- Galloway Location within the state of West Virginia
- Coordinates: 39°13′54″N 80°7′45″W﻿ / ﻿39.23167°N 80.12917°W
- Country: United States
- State: West Virginia
- County: Barbour

Area
- • Total: 0.627 sq mi (1.62 km^{2})
- • Land: 0.627 sq mi (1.62 km^{2})
- • Water: 0 sq mi (0 km^{2})
- Elevation: 1,234 ft (376 m)

Population (2020)
- • Total: 127
- • Density: 203/sq mi (78.2/km^{2})
- Time zone: UTC-5 (Eastern (EST))
- • Summer (DST): UTC-4 (EDT)
- ZIP codes: 26349
- GNIS feature ID: 2586808

= Galloway, West Virginia =

Galloway is a census-designated place (CDP) and coal town in northwestern Barbour County, West Virginia, United States. It lies along West Virginia Route 76 northwest of the city of Philippi, the county seat of Barbour County. Its elevation is 1,073 feet (327 m). It has a post office with the ZIP code 26349. As of the 2020 census, Galloway had a population of 127.

The community was named after W. T. Galloway, a railroad official.

Work instructions:
A: Answer these from the Galloway article:
(i) In which county of West Virginia is Galloway located?
(ii) Which highway does Galloway lie along?
(iii) After whom was the community named?
B: Based on the Galloway article, is each statement true?
(i) Galloway had a population of 127 in the 2020 census.
(ii) Galloway lies southeast of Philippi.
(iii) Galloway is the county seat of Barbour County.

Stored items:
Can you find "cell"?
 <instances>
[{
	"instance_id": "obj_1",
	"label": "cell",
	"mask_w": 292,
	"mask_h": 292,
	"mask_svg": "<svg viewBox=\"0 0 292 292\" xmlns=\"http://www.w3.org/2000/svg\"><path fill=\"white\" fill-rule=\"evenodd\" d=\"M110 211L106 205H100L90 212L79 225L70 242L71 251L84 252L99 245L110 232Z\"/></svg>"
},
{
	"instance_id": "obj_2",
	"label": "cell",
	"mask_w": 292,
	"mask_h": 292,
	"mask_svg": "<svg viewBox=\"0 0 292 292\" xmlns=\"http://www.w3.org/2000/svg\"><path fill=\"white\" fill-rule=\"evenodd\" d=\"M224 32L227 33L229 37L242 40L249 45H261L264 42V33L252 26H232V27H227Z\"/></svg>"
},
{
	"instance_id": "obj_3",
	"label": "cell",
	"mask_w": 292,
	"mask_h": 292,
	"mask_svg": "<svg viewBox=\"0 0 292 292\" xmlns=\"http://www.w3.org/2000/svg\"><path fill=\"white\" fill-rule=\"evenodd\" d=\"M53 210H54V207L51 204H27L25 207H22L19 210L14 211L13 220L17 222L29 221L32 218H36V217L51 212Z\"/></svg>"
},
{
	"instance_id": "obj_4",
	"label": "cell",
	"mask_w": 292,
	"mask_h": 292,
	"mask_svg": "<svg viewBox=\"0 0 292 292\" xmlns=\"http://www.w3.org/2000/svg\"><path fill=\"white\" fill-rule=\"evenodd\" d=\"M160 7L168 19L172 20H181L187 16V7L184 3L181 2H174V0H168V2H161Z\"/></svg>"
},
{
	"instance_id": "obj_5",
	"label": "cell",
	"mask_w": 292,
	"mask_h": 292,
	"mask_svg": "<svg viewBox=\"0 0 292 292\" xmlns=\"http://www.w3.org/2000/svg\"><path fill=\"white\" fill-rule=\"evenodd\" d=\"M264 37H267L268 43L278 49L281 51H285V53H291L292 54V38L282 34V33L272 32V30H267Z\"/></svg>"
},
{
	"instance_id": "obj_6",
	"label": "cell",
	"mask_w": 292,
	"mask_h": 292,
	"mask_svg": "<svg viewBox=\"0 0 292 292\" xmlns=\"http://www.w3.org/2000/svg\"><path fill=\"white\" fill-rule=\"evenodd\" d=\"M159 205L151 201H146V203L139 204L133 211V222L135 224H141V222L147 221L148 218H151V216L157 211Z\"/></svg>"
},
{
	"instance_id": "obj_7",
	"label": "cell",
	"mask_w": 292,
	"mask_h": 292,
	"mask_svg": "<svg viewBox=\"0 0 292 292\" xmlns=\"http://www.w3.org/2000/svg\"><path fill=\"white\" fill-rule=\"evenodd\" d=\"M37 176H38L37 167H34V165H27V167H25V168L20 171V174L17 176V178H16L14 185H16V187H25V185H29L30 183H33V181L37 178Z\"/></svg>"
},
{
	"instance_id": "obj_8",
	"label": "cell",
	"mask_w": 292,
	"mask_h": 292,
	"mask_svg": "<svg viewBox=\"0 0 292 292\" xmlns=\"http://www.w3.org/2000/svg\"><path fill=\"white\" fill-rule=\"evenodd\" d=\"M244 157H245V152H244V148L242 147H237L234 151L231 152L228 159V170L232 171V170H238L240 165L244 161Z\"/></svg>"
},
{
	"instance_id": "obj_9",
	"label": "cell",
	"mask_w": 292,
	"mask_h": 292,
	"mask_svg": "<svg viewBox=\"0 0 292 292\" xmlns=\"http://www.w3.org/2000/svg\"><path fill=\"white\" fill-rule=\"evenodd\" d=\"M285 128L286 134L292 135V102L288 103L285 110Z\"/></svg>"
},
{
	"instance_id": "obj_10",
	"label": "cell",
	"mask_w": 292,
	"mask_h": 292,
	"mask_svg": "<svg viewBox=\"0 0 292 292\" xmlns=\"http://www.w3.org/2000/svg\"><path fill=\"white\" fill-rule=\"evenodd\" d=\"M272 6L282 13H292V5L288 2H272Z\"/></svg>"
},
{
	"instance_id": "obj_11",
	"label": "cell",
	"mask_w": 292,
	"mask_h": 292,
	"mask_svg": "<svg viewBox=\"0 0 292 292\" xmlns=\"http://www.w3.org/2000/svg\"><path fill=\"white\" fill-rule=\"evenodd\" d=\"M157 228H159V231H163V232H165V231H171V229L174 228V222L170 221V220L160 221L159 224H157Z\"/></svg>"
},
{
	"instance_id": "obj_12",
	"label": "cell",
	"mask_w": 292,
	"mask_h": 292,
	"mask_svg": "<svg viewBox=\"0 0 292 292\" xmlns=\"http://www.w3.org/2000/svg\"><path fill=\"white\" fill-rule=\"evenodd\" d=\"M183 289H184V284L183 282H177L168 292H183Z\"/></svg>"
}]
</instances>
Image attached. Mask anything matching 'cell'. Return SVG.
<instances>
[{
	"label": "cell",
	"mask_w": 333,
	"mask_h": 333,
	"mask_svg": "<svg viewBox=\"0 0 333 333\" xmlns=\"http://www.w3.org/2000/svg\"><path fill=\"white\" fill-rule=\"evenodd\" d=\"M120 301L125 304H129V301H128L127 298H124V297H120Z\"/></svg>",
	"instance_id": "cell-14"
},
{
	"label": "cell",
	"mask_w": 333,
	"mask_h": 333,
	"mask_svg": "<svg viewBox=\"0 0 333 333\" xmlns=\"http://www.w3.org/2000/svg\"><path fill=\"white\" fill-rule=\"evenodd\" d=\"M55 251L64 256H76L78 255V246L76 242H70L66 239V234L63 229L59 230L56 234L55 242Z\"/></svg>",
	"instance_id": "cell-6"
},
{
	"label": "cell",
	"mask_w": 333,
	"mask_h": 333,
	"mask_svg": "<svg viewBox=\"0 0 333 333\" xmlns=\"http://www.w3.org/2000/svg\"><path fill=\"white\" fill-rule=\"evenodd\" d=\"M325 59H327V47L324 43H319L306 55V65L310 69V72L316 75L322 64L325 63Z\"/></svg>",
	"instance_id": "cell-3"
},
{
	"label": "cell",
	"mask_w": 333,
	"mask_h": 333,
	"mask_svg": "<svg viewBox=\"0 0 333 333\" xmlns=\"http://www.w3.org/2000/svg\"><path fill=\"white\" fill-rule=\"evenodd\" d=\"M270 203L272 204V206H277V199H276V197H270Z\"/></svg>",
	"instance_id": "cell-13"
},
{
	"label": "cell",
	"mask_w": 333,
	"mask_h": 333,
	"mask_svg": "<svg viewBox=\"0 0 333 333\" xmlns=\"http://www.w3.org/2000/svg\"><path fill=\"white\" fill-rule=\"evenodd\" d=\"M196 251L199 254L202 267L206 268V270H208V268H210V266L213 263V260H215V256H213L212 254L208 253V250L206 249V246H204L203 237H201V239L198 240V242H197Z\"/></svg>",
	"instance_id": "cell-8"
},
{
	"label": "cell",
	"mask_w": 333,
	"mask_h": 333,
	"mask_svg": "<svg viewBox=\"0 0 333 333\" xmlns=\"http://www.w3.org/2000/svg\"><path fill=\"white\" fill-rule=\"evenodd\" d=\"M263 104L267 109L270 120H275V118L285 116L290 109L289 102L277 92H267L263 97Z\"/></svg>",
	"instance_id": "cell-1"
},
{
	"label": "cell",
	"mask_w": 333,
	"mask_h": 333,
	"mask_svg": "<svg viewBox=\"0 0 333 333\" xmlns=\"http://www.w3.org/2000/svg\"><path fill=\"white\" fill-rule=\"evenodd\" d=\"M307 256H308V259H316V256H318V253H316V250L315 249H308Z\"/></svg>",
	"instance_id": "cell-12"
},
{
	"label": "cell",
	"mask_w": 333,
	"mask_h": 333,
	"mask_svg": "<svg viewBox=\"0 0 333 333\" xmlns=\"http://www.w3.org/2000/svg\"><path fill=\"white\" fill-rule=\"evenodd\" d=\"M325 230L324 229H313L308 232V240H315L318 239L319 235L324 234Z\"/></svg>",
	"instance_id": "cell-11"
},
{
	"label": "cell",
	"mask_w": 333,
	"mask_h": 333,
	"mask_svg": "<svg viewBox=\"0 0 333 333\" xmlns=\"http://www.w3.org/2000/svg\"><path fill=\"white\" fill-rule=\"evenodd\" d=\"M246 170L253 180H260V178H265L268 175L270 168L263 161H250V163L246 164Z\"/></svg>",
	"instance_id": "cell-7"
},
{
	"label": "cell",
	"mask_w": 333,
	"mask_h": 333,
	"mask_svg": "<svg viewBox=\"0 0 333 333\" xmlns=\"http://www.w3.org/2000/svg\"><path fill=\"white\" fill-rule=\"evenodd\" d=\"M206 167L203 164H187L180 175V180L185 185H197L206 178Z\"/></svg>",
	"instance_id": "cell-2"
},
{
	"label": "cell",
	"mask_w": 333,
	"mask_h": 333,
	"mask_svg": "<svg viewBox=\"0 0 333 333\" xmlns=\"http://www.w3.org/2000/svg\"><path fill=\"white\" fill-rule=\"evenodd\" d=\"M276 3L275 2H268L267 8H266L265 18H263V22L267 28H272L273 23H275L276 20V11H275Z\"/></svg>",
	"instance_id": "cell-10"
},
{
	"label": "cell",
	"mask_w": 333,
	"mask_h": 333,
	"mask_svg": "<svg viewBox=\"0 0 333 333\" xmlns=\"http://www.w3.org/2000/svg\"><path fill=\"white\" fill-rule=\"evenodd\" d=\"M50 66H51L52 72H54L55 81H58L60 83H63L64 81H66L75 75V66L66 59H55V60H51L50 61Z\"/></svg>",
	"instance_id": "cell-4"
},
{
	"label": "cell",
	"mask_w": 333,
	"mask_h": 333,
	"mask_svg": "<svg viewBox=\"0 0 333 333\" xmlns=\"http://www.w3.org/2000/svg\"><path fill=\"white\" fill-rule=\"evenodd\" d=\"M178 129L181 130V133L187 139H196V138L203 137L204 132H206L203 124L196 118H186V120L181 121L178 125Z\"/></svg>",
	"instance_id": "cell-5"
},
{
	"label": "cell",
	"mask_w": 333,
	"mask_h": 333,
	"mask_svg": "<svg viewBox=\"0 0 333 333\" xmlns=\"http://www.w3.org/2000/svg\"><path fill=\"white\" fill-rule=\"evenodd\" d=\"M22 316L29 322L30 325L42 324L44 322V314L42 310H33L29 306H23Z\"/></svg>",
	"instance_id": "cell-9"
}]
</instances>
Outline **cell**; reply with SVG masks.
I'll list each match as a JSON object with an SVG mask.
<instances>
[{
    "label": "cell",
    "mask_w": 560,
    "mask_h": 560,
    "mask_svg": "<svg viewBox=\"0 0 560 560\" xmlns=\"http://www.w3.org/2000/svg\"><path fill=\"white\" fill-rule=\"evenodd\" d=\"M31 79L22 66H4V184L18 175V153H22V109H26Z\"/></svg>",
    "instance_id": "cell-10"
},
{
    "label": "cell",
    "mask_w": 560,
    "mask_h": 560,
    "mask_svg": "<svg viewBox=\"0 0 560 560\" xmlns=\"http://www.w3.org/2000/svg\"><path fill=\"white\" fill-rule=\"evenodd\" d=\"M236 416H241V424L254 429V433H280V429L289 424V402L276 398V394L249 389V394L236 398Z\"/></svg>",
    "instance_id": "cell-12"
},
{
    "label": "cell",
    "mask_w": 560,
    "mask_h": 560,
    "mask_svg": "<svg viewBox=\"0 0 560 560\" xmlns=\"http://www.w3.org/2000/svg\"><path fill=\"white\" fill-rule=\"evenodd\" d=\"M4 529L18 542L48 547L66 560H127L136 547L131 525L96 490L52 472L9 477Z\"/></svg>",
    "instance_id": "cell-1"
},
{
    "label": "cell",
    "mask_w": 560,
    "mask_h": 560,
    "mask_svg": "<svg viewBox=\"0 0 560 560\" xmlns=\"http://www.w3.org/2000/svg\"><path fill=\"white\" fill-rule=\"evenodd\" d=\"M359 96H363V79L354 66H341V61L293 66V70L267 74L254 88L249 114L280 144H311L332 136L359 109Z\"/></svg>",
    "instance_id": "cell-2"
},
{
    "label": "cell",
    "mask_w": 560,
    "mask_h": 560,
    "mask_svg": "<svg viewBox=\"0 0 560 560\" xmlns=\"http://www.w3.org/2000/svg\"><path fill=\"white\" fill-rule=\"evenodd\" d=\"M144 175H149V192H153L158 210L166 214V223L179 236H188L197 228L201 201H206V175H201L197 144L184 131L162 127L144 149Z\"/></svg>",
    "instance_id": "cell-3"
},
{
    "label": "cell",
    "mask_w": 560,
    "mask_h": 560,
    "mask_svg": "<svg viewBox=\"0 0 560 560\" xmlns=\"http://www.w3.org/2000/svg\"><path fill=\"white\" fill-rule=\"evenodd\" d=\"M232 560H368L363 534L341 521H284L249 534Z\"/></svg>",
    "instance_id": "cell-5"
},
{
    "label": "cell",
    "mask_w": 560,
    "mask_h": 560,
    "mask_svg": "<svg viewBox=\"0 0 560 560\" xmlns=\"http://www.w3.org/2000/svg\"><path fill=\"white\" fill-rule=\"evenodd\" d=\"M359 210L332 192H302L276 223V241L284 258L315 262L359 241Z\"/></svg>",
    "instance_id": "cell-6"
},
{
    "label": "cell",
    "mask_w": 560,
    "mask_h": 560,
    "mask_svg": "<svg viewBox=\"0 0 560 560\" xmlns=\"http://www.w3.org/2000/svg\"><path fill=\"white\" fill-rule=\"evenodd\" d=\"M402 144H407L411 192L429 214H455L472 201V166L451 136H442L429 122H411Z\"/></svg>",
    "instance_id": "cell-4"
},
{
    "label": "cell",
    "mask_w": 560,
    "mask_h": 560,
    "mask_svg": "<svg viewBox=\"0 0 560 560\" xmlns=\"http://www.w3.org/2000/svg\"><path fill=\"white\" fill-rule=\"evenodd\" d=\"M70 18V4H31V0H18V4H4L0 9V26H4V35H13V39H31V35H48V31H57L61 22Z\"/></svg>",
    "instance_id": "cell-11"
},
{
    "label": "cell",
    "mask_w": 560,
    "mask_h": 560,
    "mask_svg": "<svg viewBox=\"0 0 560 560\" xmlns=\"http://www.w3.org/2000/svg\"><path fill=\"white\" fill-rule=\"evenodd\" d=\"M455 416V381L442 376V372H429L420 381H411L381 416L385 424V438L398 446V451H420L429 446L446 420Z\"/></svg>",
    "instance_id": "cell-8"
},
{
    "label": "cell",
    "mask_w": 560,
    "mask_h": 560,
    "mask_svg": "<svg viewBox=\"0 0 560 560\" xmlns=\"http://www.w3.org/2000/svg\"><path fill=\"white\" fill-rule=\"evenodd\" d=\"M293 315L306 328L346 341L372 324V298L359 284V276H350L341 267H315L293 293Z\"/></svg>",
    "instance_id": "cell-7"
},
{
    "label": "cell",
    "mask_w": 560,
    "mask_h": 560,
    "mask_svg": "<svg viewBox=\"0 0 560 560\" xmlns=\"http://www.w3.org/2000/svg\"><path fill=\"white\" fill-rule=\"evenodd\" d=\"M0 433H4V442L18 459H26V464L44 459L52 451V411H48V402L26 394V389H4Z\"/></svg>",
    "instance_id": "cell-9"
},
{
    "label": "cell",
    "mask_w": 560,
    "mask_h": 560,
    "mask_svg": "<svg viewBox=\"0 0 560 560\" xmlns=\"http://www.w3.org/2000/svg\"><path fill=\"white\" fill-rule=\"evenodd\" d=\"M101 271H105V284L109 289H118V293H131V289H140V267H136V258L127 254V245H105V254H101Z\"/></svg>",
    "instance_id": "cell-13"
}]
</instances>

Task-by-task outputs:
A:
(i) Barbour County.
(ii) West Virginia Route 76.
(iii) W. T. Galloway, a railroad official.

B:
(i) Yes: "As of the 2020 census, Galloway had a population of 127."
(ii) No: "It lies along West Virginia Route 76 northwest of the city of Philippi"
(iii) No: "the city of Philippi, the county seat of Barbour County"